How much American anti-immigration sentiment was due to bigotry, and how much due to to economic fears? Since that covers a few centuries and many immigrant groups, for the sake of discussion let's narrow it down to the Irish (not Scotch-Irish), especially during the peak Irish immigration era of the 1840's and 1850's. However, discussion of any other group or time period is also more than welcome.
By bigotry I mean hating people solely due to their ancestry, culture, etc. By economic fears I mean hating or disliking, or at least opposing immigration because of a fear that it will lower wages and increase unemployment.
As for bigotry, I might be guilty of a little presentism, but I think the Irish would be the least "foreign" immigrants to the English, Scotch-Irish, etc. that were already here. Their culture is very similar, or at least more similar than other immigrants groups, and many or most Irish spoke English. I'd think that alone would make them less foreign than say German immigrants, of which there had already been many. I suppose the Irish being Catholic would be the biggest problem. What about Germans though? Coming from a country that's roughly half Protestant and half Catholic, weren't many of them Catholic?
As for the economic fears, before anyone can write "lump of labor fallacy", I'll make an argument that the economic fears may have been legitimate. The lump of labor fallacy says that there is only so much work to be done, so more people means lower wages and higher unemployment. Obviously that's a fallacy in the long run, but the short run may be a different story. There was a certain mix of rich, middle class and poor people in the US (obviously I'm simplifying for clarity) but almost all the Irish were poor. More poor people would be good for the rich factory owner who wanted to hire more employees, or the middle class person who wanted to hire a maid, because they'd work for less. It would be bad for poor people for the same reason though. Also, while more people means more demand, and hence more work, the poor don't demand much (because they can't afford it) compared to the rich and middle class.

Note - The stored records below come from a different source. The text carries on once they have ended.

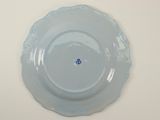 a blue plate with a blue flower on it
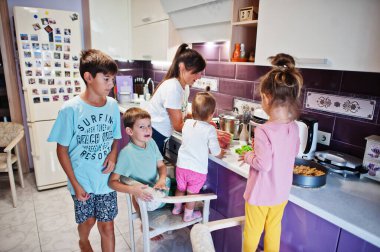 Anne ve çocuklar mutfakta yemek pişiriyor, mutlu çocuk anları..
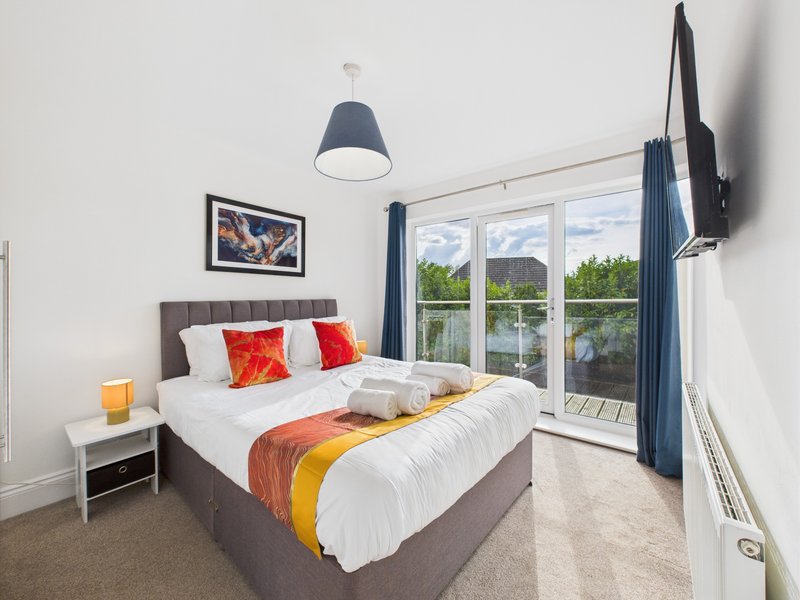 Modern bedroom with double bed, colorful pillows, pendant lamp and large window overlooking trees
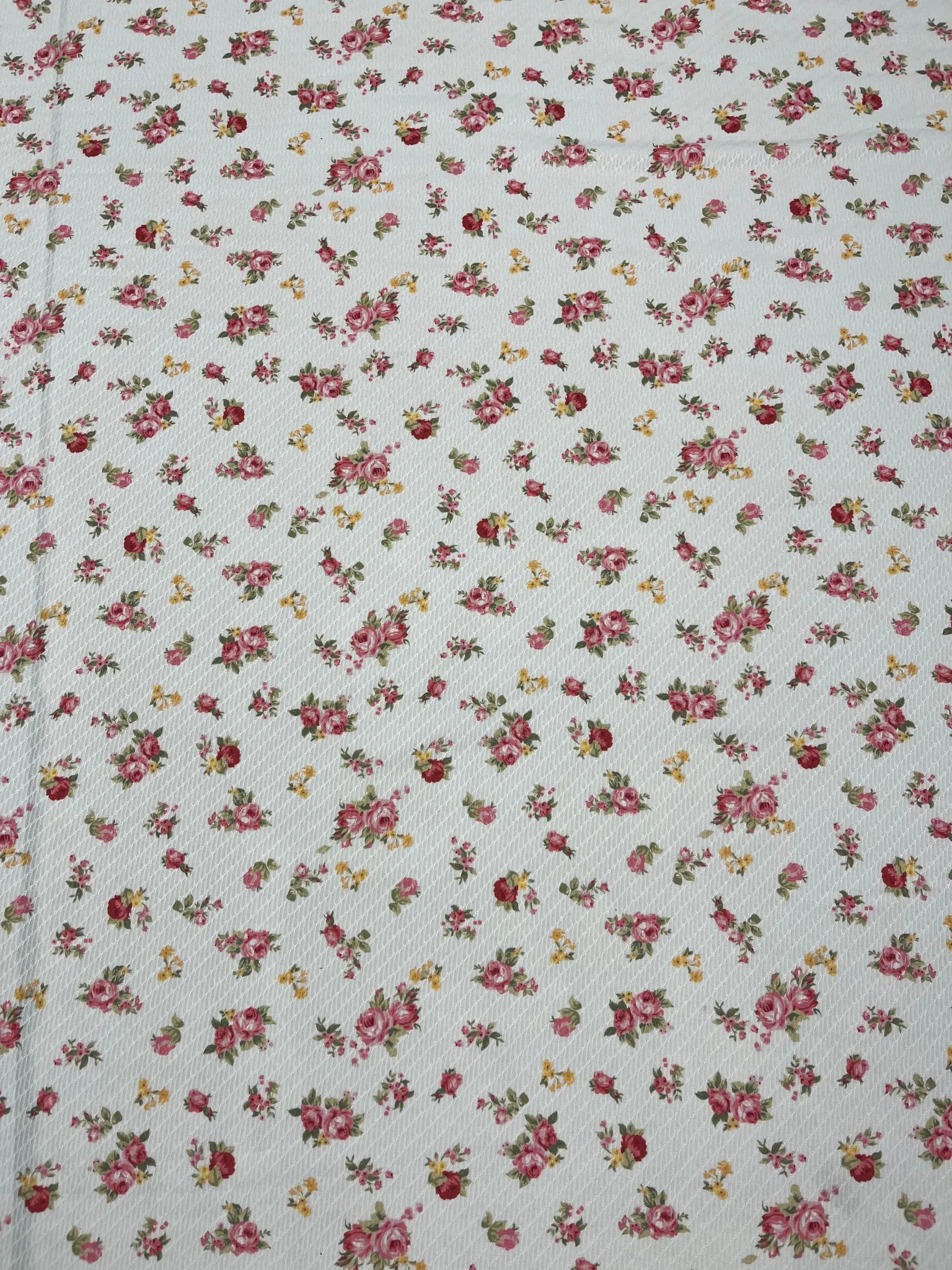 Textured white fabric featuring pink rose patterns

Moreover, even if my economic reasoning is wrong, the most important thing here is what people expected the economic effect to be.
I realize that economic fear may lead to bigotry, making the two difficult to untangle. I also realize precise answers to this question are impossible. However, I'd be interested in any historical work that showed which factors were more or less important.
I can't really speak on Irish immigration specifically other than a lot of the anti-immigrant messaging and media (that I've seen) that people put out talked up their supposed lack of morals and work ethic that came with being Irish and Catholic.
While reading up on Polish immigration I found two things that might be related. Firstly, in considering the hierarchy of which workers were preferable, the list went something like
Americans>British>Germans>Italians>Irish>Polish>Blacks
Those at the top of the list had good protestant or German work ethics and the people at the bottom were catholic, slavic, or black which sounds like some bigotry to me.
I'd argue against discounting labor as being a prime factor though, as Chinese immigrants caught untold amounts of flack for competing with non-Chinese steam laundries (mostly Scandinavian I believe). Additionally I know in the case of Polish immigrants, when someone would make it over and find a job they'd send for their male relatives to assume jobs at the same place.